WriterAlexis If you get hurt on a scooter, you were probably doing something dumb. Like riding an electric scooter.

best comment and 100% agreement 😂 👍

But please, this no longer has anything to do with frustration, even if my frustration about the ban on combustion cars is very strong

    Angelina But please, this no longer has anything to do with frustration

    I'm frustrated with the contradictory answers in this thread! lol

    TP-Link explains it at https://www.tp-link.com/us/support/faq/741/
    The charge capacity of a battery bank is typically just the charge that can be held by the cells inside. So to get the power, multiply with 3.6 V for a single cell in series.

    It is not the most sensible definition for what is essentially a black box with 5 V input and output, certainly not the definition I would have chosen had I engineered this. But that is what happens when there are no formal standards and device manufacturers just keep copying off each other. Any more sensible definition could not possibly be introduced without creating a formal standard, since those definitions would yield smaller numbers and thus not be competitive.

    There is one upside to that definition though - phone batteries use the same definition for their charge capacity (mAh at 3.6 V), so if you know the size of your phone battery and the size of your power bank, you can quickly calculate how often you can recharge your phone from that power bank. Of course, that is after you take into account the inefficiencies of charging that TP-Link outlines in the above article.

    EngineeringEmily

    @Laura , please can you split the entire thread since this point? A new thread about electricity, batteries, chargers...

    I don't think I would feel safe in a Tesla. I hear their batteries catch on fire.

      WriterAlexis No need for it to be a Tesla. The house of my family burnt down because our the battery of our neighbours car caught fire and it was a VW.

      pestulens

      There is a slight difference between your pocketbook and the vehicle you are enclosed in erupting into flames.

        WriterAlexis
        And of course the amount of energy going into that fire. Average Celle phone battery: 4000 mAh = 4 Ah. Average battery in an electric car: 80 kAh = 80,000 Ah. So about 20,000 times larger.

        • Sara replied to this.

          curious It's so cute when boys try to do math 😉. A car battery is 80kwh, a phone is about 20wh. You are confusing your units.

          Ironically, the battery thing you should be afraid of are Electric Scooters; they've destroyed far more property and hurt more people than probably any other battery equipped device. <<end snark>>

            Sara

            "Math is hard." -ancient popular culture icon

            His units are correct. Battery capacity is measured in units of current x time.
            Watts are a unit of power, which is energy/time.

            thing you should be afraid of are Electric Scooters

            Electric scooters are simply the Darwinian selection mechanism of our time. If you get hurt on a scooter, you were probably doing something dumb. Like riding an electric scooter.

              WriterAlexis Battery capacity is sometimes given as charge, sometimes as energy. Which is used is not completely consistent, but charge is more popular for single cells (e.g. phone, AA cells), energy is more popular for multi-cell batteries, like in laptops, cars or power tools, to give a few examples.

              And watt-hours are a unit of energy, since it is power times time.

                youdontknowme

                charge is more popular for single cells (e.g. phone, AA cells), energy is more popular for multi-cell batteries

                I am most accustomed to comparing external battery phone chargers.

                I wonder if energy is used as the unit for larger batteries because recharge time is highly consequential?

                  WriterAlexis I think one part of it is that energy is easier to compare across different cell layouts than charge.

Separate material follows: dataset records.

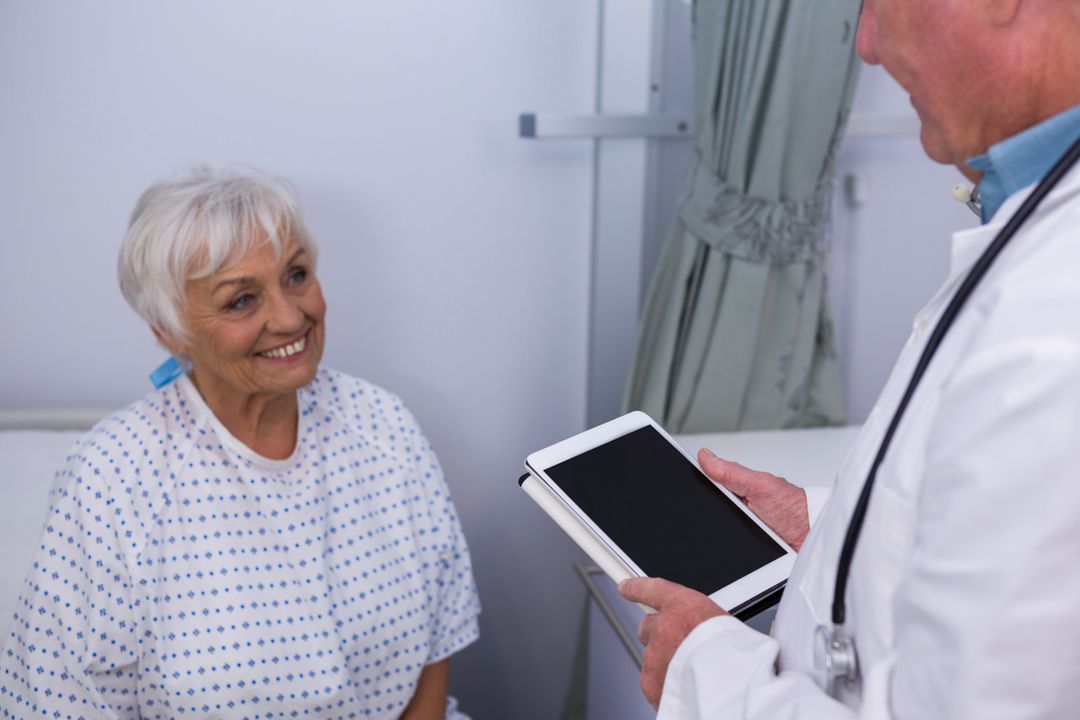 Doctor interacting with senior patient in ward - Free Images, Stock Photos and Pictures on Pikwizard.com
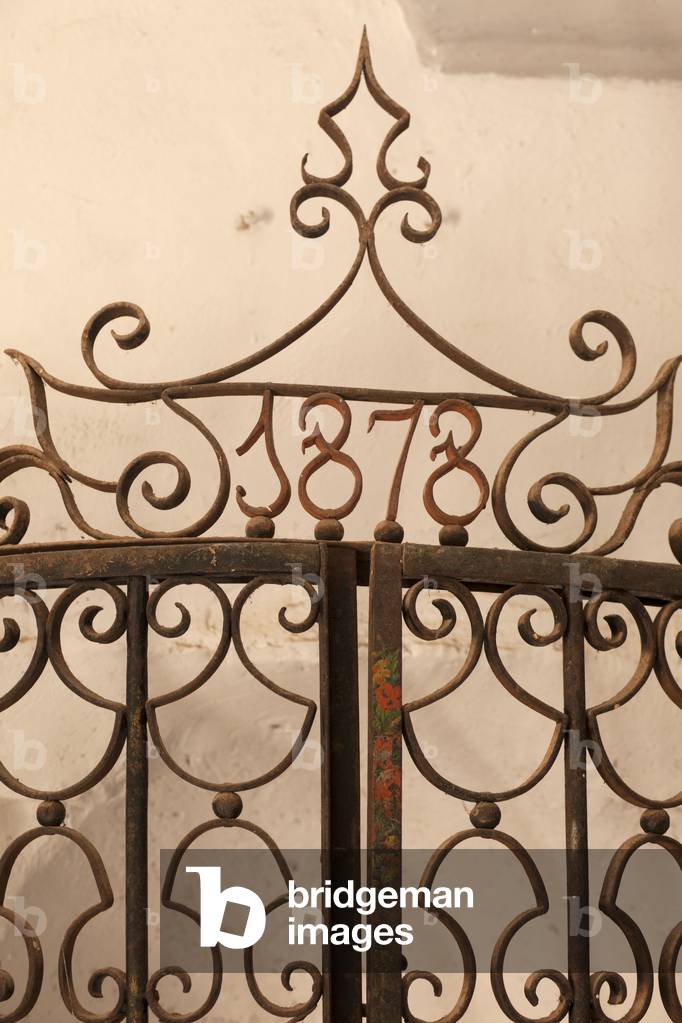 Parish church. Interior. The baptismal font. Detail of the fence.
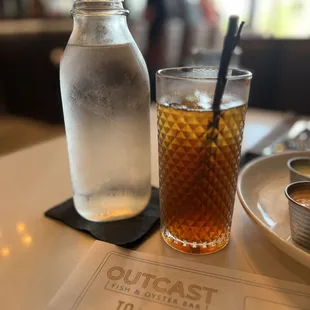  glass of iced tea and a bottle of water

With power tools, for example, you might have a device that runs on 14.4 V compete against a 10.8 V and an 18 V device. The 10.8 V device could have a much weaker battery than the others in terms of real-life workload it can perform and still beat out the 18 V battery in terms of raw mAh.

                    @Ines @Laura , please can you split the entire thread since this point? A new thread about electricity, batteries, chargers...

                    Done

                    My sister's LOVENSE Lush 3 comes with a Li-Ion Rechargeable battery and a USB charging cable for maximum user convenience. What a great country.